Приведённый отрывок:
━━━━━━━━━━━━━━━━━━━━

Таким образом и каннибализм легитимировать легко. Опишем кратко поэтапную возможность для такого проекта. На первом этапе собирается симпозиум ученых, где доказывается, что людоедство генетически заложено в человеке. Вспоминается факт, что когда человек нечаянно режет палец, он прикладывает его ко рту. Позже на основе этого факта будет заявлено, будто каннибализм – нормальное и естественное явление, характеризующее природу человека. Эти идеи сопрягаются с данными о том, что в животном мире некоторые особи поедают представителей своего вида, и это нормально. Причем такие постулаты из ученого мира широко освещаются в СМИ. Заявляется, что в условиях свободы слова тема каннибализма не является табуированной и сама демократия требует разрешения свободно высказываться на любую тему.

Осуществляется буквально оруэлловский терминологический сдвиг – применяется вместо «каннибализма» лишенное негативных ассоциаций наименование типа «антропофилии»; ведь тот, кто питается людьми, любит людей. Такой термин вполне благозвучен и элегантен, как «гуманитарная интервенция» (наступательная война по-американски) «антитеррористическая операция» (устроенная киевскими террористами против народа Донбасса), «международное сообщество» (дестабилизирующие целые страны представители транснационального капитала). С помощью новой терминологии нарушается взаимосвязь между означаемым и означающим, словом и вещью, суть явления лишается своего легитимного означивания. Затем, опять же со ссылкой на демократию, тиражируется идея, согласно которой антропофилия морально и юридически допустима, поскольку: она лежит в природе человека, некоторые люди желают быть съеденными, свободный человек имеет право для самоидентификации в самом широком смысле этого слова, вред от антропофилии не доказан. И так далее. Прилавки магазинов наполняются «безобидными» сладостями для детей в виде внутренних органов.

━━━━━━━━━━━━━━━━━━━━

Исходные данные:

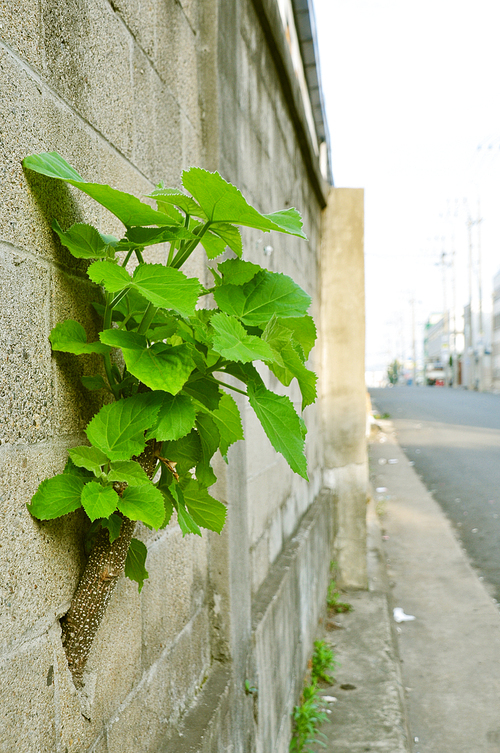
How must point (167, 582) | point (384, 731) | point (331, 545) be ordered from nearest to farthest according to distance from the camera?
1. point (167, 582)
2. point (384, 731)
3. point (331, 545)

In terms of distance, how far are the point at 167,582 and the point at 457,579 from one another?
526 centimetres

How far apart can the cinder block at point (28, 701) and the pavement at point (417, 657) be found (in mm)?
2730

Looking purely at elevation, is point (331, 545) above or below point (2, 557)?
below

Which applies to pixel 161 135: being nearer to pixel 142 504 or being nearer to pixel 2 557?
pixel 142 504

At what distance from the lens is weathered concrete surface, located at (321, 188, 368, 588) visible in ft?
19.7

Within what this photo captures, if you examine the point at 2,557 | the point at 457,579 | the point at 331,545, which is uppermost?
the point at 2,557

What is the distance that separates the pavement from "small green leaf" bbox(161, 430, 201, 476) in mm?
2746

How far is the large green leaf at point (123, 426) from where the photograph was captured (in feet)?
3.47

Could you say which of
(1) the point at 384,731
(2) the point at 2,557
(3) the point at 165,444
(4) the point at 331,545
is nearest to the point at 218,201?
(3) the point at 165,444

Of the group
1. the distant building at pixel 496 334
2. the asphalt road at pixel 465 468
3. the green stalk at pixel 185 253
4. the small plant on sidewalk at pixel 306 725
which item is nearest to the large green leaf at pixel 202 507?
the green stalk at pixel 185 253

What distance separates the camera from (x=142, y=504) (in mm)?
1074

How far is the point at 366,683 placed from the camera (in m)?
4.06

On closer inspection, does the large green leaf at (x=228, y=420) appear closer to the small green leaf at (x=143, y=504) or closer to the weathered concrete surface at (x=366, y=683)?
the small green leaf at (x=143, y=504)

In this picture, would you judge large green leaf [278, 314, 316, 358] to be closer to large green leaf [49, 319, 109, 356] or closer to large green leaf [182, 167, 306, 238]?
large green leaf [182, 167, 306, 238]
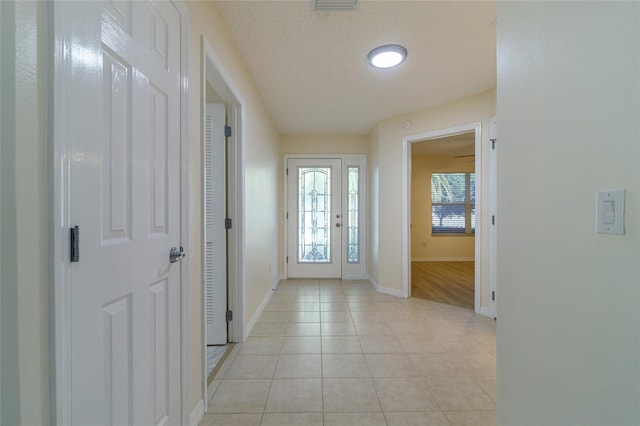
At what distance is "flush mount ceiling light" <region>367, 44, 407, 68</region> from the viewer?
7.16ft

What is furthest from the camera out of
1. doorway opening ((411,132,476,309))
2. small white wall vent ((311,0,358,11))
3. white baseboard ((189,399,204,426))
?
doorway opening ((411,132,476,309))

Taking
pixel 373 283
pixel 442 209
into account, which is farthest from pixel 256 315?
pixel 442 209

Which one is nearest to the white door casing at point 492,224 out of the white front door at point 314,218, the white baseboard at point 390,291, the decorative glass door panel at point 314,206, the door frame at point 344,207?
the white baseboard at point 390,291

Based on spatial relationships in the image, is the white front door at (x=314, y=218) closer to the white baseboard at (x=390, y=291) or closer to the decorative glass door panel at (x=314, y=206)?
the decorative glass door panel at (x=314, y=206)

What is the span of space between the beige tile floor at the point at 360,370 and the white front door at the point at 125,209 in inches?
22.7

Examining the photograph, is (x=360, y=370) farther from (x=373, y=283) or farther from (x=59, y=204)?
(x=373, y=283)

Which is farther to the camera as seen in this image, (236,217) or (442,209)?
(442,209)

━━━━━━━━━━━━━━━━━━━━

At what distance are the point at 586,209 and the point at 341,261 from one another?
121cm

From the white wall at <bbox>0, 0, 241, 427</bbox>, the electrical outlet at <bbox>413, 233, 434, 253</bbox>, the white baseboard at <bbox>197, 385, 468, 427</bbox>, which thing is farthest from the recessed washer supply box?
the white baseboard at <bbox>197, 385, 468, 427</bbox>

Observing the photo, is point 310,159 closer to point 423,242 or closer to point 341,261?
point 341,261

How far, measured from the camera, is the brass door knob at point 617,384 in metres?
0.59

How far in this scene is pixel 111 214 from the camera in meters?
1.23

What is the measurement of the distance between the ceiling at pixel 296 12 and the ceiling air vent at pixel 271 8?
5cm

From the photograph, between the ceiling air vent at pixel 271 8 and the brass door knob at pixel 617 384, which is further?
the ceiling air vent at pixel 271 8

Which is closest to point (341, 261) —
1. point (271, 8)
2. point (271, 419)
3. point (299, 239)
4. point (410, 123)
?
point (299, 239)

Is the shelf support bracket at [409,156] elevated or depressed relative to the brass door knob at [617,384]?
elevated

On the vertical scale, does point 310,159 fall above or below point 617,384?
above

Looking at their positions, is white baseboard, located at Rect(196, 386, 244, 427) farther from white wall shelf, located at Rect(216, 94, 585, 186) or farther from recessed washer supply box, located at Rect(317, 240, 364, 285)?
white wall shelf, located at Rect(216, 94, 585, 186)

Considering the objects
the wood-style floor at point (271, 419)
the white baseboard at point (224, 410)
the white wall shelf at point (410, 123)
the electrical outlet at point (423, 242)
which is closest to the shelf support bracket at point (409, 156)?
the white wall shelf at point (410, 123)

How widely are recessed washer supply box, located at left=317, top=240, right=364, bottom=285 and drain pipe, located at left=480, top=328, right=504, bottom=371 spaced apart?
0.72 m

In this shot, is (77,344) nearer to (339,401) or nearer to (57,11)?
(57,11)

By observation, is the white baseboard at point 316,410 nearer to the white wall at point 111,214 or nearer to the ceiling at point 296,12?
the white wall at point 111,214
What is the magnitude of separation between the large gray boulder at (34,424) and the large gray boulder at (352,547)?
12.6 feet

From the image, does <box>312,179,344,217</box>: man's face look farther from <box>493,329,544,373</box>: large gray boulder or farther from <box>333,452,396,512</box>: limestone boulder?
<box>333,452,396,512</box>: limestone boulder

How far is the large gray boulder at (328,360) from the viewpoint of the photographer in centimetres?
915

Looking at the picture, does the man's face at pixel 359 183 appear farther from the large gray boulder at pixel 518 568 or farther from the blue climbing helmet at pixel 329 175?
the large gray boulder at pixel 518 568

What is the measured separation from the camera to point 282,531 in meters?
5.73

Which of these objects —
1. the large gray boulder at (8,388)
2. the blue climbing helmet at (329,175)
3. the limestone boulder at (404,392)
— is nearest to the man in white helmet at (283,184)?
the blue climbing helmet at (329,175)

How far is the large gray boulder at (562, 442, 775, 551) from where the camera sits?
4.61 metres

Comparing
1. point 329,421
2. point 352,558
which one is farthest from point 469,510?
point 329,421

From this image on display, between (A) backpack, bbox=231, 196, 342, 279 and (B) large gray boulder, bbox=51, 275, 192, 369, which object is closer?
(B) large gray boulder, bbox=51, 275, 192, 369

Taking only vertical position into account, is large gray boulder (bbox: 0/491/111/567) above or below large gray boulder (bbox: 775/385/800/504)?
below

━━━━━━━━━━━━━━━━━━━━

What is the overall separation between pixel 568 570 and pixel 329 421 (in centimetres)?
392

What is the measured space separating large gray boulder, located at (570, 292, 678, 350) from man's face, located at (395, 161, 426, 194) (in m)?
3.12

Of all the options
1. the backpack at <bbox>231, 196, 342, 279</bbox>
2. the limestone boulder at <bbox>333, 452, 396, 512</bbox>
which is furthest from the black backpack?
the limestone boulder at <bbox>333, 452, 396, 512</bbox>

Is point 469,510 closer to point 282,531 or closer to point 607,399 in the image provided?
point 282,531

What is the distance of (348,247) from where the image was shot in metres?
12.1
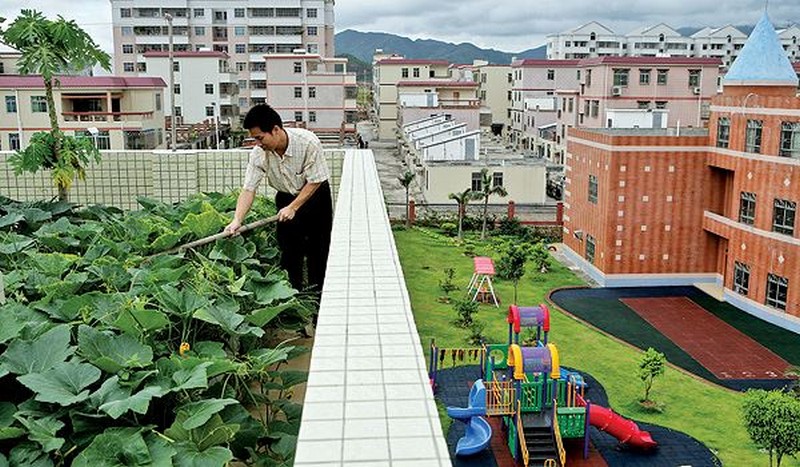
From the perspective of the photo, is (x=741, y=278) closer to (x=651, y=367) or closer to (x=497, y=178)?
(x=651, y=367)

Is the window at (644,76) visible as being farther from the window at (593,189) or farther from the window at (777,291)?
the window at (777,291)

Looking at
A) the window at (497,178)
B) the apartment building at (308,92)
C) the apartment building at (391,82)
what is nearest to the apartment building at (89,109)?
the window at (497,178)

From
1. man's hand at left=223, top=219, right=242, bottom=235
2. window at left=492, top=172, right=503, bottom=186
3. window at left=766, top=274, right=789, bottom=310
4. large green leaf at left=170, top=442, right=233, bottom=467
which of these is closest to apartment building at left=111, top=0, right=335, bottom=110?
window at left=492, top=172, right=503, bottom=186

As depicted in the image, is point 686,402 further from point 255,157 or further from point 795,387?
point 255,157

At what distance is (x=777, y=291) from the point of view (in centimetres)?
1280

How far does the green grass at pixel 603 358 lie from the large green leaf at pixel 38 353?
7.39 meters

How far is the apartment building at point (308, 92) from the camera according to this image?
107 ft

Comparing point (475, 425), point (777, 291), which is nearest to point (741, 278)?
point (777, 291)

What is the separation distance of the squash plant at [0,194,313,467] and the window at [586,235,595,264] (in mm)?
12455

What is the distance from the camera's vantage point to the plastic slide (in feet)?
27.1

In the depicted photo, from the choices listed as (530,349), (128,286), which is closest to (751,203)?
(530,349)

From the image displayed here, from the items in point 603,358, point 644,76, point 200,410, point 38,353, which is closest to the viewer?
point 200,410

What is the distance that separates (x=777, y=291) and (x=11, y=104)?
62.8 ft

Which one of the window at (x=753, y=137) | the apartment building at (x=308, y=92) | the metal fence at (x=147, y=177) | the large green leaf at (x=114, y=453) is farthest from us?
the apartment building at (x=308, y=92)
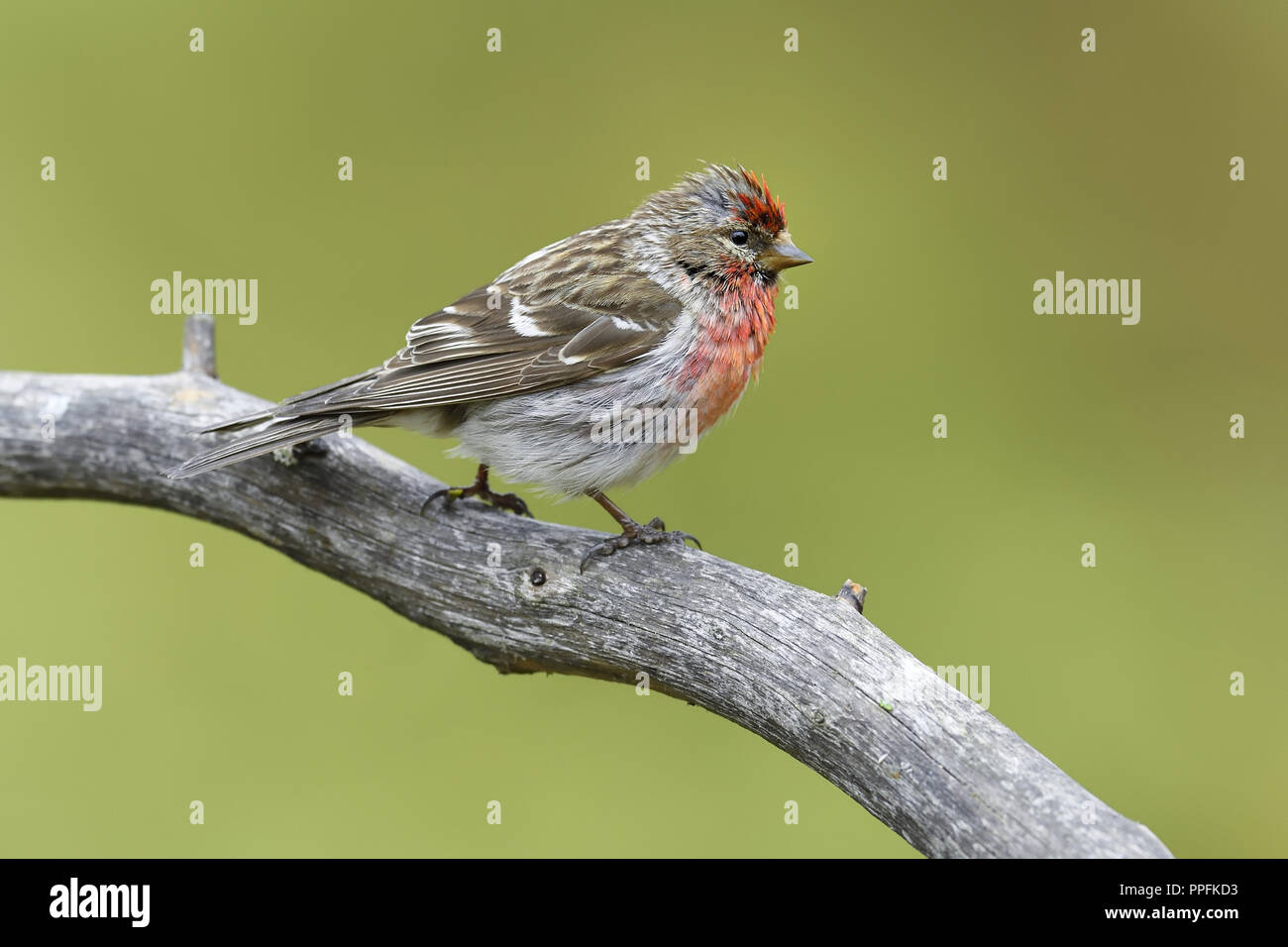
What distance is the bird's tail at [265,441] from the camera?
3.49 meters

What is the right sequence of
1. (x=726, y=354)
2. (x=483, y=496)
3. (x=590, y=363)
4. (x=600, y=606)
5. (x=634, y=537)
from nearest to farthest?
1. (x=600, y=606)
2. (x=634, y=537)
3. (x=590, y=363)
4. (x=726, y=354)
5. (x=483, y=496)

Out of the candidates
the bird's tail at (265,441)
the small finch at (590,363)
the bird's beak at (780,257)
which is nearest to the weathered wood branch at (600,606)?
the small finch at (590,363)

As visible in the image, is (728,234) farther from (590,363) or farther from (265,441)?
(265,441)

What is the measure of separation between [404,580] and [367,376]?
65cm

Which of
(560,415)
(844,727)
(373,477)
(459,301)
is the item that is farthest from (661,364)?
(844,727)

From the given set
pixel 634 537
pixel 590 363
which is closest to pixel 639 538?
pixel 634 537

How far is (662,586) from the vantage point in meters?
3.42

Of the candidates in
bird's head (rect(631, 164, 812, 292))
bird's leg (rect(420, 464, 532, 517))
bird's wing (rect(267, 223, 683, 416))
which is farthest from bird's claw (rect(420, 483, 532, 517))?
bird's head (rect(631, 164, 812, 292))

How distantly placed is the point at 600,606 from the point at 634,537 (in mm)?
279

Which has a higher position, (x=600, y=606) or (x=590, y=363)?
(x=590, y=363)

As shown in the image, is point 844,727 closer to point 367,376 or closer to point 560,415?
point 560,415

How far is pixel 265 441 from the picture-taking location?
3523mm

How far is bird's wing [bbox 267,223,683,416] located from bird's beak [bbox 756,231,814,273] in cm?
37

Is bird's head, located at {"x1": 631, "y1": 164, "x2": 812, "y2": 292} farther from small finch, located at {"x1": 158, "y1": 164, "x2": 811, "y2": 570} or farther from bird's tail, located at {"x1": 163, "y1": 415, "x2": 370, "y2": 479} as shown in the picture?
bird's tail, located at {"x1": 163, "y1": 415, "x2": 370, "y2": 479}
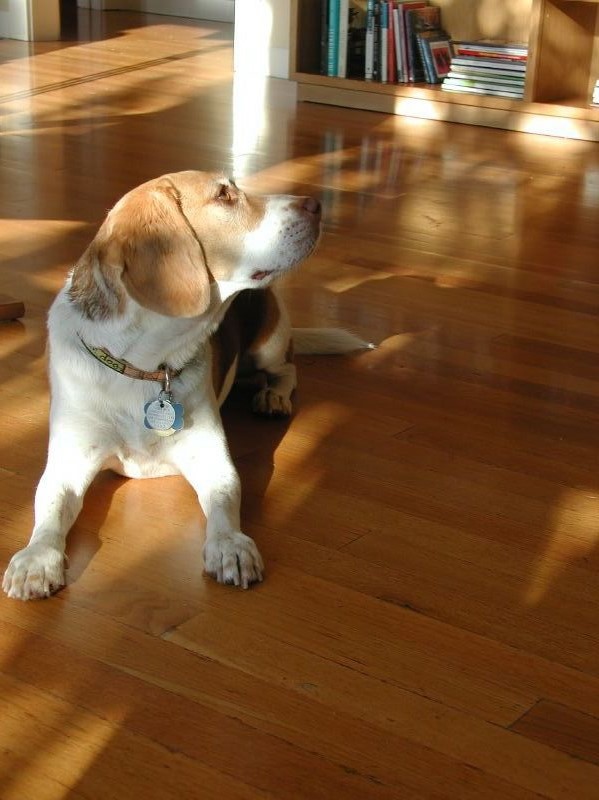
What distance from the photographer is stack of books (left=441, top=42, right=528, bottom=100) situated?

━━━━━━━━━━━━━━━━━━━━

Поставленные задачи:
1/ Перечислите все доводы, по которым, согласно отрывку, антропофилию объявляют морально и юридически допустимой.
2/ Перепишите из строк всё, начиная со строки, где есть «How must point», и до строки, где есть «526 centimetres», включительно.
Отрывок и строки никак не связаны между собой.

Ответы к задачам:
1/
- она лежит в природе человека
- некоторые люди желают быть съеденными
- свободный человек имеет право для самоидентификации в самом широком смысле этого слова
- вред от антропофилии не доказан

2/
How must point (167, 582) | point (384, 731) | point (331, 545) be ordered from nearest to farthest according to distance from the camera?
1. point (167, 582)
2. point (384, 731)
3. point (331, 545)

In terms of distance, how far are the point at 167,582 and the point at 457,579 from one another?
526 centimetres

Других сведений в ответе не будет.